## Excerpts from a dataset
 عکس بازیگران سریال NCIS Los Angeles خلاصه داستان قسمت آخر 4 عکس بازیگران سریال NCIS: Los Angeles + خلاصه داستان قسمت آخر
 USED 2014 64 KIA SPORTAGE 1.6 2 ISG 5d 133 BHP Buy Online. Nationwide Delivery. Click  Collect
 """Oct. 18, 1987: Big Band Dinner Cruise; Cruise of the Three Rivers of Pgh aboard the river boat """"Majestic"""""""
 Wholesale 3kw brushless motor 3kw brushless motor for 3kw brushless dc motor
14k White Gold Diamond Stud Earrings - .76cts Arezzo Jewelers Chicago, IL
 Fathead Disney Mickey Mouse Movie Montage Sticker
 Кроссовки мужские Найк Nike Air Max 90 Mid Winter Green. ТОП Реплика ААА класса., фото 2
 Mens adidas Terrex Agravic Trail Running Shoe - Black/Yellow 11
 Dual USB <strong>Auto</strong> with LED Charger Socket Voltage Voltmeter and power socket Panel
---
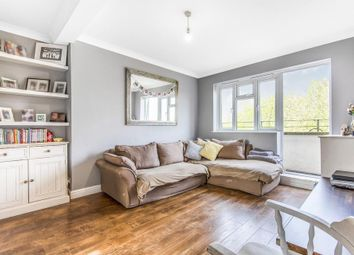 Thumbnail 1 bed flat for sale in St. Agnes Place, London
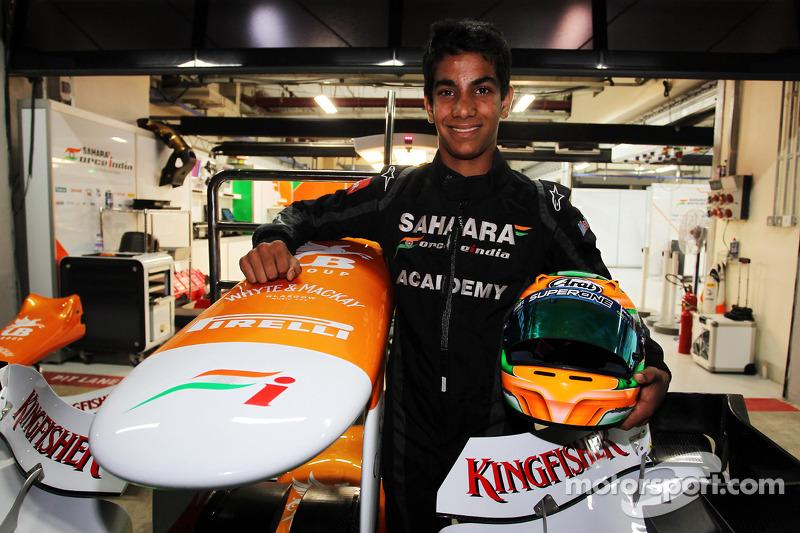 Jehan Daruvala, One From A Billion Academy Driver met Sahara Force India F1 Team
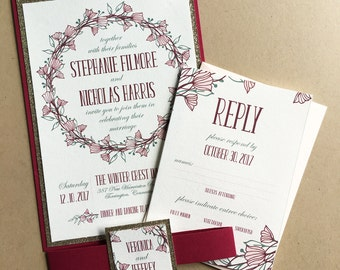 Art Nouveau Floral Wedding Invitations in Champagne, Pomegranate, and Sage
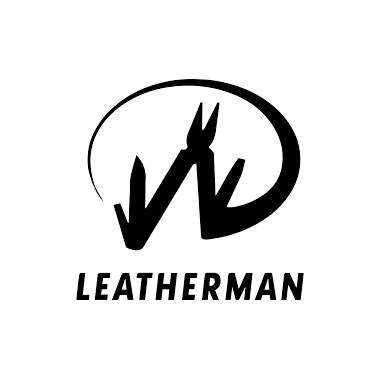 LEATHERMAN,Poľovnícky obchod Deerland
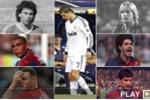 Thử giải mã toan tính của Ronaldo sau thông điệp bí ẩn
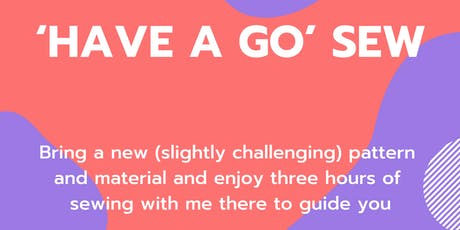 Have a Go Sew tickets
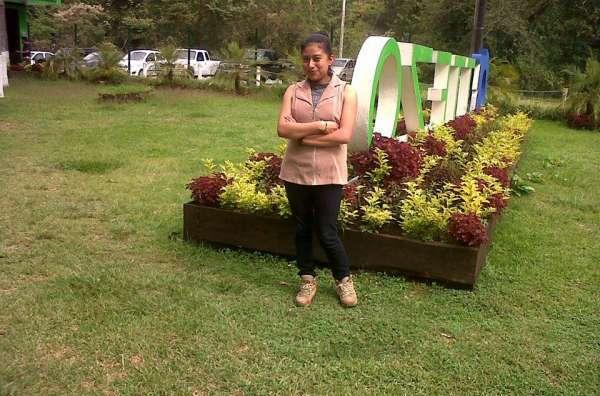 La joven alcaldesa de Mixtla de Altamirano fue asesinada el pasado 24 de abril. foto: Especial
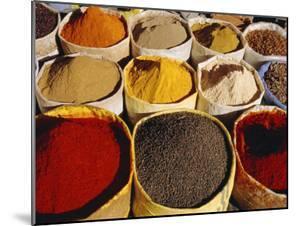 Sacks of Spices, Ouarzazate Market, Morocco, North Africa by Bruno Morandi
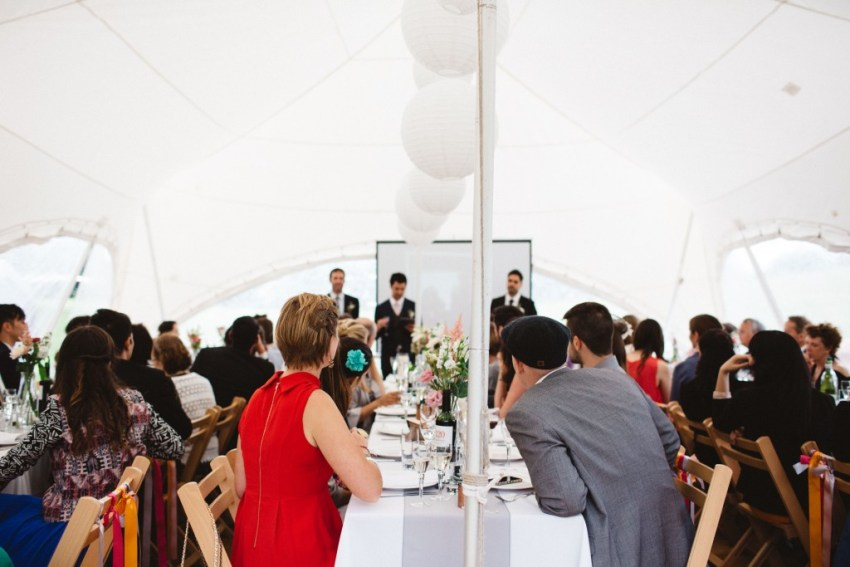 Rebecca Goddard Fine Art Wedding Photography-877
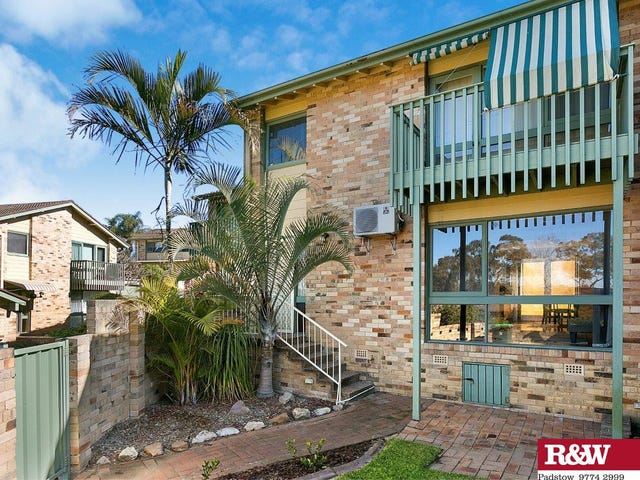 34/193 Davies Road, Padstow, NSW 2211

## The task
Give back exactly the lines above that run from the one with "Thumbnail 1 bed" to the one with "LEATHERMAN,Poľovnícky obchod Deerland", including both, with the pictures left out.

## Exercise output
 Thumbnail 1 bed flat for sale in St. Agnes Place, London
 Jehan Daruvala, One From A Billion Academy Driver met Sahara Force India F1 Team
 Art Nouveau Floral Wedding Invitations in Champagne, Pomegranate, and Sage
 LEATHERMAN,Poľovnícky obchod Deerland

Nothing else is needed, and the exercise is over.